How to progress from social player to club player


Social table tennis (or ping pong) has become very popular in the UK over the past few years. We have the wonderful Ping project, which gets thousands of people playing on outdoor tables in cities during the summer months.

We have growing numbers of pubs, bars and clubs with tables, inviting people to play ping pong and party at the same time. Bounce in London has proved so popular, the owners are opening a new venue in Shoreditch.

Corporations are getting in on the fun too. Having a table tennis table for your staff to play on during breaks (or any time) is the trendy thing to do.

Table tennis is in fashion!

For most people, social table tennis is just a bit of fun. Once the game is over, table tennis is forgotten. Back to the real world.

But what if you really enjoy playing and want more? You can beat your friends, family and work colleagues and you want to test your skills against better players. Now might be the time to join a table tennis club.

For many social players, joining a table tennis club can be quite a daunting experience. The players at clubs tend to have a lot more experience, better technique and take it more seriously. It can feel quite a jump up in standard. In your peer group, you may be king of the table, but when you join a club, you’re likely to be one of the weakest players.

But don’t let this put you off! Here are a few suggestions to help you make the transition from social player to club player…

1. Get the basics right

One of the great things about social table tennis is all the weird and wonderful styles. Players get away with this in social table tennis, because everyone seems to have an unconventional playing style. But at club level, being too unconventional becomes a weakness.

It’s really important to get the basics right. When I say ‘basics’, I mean things like the grip, stance, side to side movement, and core strokes like drives and pushes. If you get these right, then mastering more advanced strokes, improving your overall standard and winning more points becomes much easier.

If there is a coach at the club, ask for a few 1-to-1 lessons. If not, ask a club player for some help or watch online video tutorials. I recommend the PingSkills website – the videos are short and very easy to understand.

Alternatively, if you want a bit more hand-holding, sign-up for my beginner’s table tennis course. I cover the basics, such as grip, stance, movement and core strokes, plus examples of training drills to help you improve. The videos are very good (honest!).

2. Buy a decent bat

At this stage, you really don’t need to spend much on equipment. Proper table tennis t-shirts, shorts and shoes can all wait. But the one thing you should spend money on is a decent table tennis bat.

From my experience, social players use any old rubbish, even bats where the rubber has come unglued and is flapping about! If you want to take table tennis a bit more seriously, a half decent bat will help. You’ll be able to generate more spin and control incoming spin better.

£20-£40 will get you a decent starter bat. £40-£80 will get you a decent intermediate bat. Take a look at my guide on buying a new table tennis bat for suggestions.

3. Practice, practice, practice

Table tennis is a very fast and technical sport, with small margins of error, so the only way to get good is to practice a lot. Don’t expect to become an expert player overnight. It will take time. The good players at clubs will have been playing for many years, often decades. They weren’t born with innate table tennis talent, they have just played much more than you. So you have a lot of catching up to do.
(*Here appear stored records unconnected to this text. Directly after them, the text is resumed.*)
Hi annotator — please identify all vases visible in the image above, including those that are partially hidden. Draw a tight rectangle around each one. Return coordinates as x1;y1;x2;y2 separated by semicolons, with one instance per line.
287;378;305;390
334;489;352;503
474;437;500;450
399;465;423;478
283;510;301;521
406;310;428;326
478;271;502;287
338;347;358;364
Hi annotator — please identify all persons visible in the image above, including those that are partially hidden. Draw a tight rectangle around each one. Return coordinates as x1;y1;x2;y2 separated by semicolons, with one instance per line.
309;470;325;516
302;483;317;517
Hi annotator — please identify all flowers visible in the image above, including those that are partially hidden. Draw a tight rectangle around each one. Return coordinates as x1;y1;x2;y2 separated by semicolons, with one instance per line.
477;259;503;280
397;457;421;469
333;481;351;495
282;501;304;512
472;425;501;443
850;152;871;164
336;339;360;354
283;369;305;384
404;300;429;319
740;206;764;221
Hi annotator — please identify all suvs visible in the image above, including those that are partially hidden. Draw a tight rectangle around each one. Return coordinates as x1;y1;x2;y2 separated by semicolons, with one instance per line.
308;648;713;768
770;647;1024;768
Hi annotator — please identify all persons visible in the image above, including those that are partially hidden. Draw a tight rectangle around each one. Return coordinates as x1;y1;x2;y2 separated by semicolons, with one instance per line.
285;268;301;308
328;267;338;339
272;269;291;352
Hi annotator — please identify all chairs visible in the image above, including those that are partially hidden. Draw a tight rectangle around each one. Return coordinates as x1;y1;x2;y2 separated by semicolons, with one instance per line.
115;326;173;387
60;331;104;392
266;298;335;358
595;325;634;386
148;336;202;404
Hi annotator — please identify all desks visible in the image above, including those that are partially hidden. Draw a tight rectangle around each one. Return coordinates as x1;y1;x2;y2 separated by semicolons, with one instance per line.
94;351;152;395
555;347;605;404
When you have family, work and other leisure commitments, it’s not always easy to make time to practice. But practice you must! A two hour practice session per week is good. Two practice sessions is even better. Three or more practice sessions and you will improve very fast.

4. Think about tactics

One way you can compete with club players is to work on your match tactics. I’ve seen players with seemingly poor technique beat more skilled opponents simply by using better tactics.

How do improve your tactical play? Partly it’s through experience and plenty of trial and error, but this takes time. To speed up the process get some coaching or speak to advanced players about what they do.

A very good resource is Larry Hodges book Table Tennis for Thinkers. It includes tactical advice on all aspects of table tennis – service, receive, rallying, playing different styles / rubber surfaces, identifying strengths and weaknesses and much more. I highly recommend.

5. Persevere

Finally, you need to persevere. I have seen too many social players give up too early. Had they stuck at it, they would have gradually improved and they would have become established club players.

A player’s first league season can be very tough. He or she will usually lose a lot of matches as they get used to all the different playing styles and dealing with the pressure of competitive matches. Understandably, this puts a lot of people off. Who enjoys losing all the time? But the truth is, almost all players have faced a similar experience. It’s a table tennis rite of passage. In your first league season, you will lose plenty of matches.

But so what? At this stage winning and losing really isn’t that important. Just learn from you defeats (and wins). Where are you losing points? Where are you winning points? Work on your weaknesses and develop your strengths. Keep practicing and your win percentage will improve.

Anyone can make the transition from social player to club player. You just need to get basics right, practice loads and persevere. And when you do get really good, make sure you pass on your experience and wisdom to new social players who attend your club. They will need your help!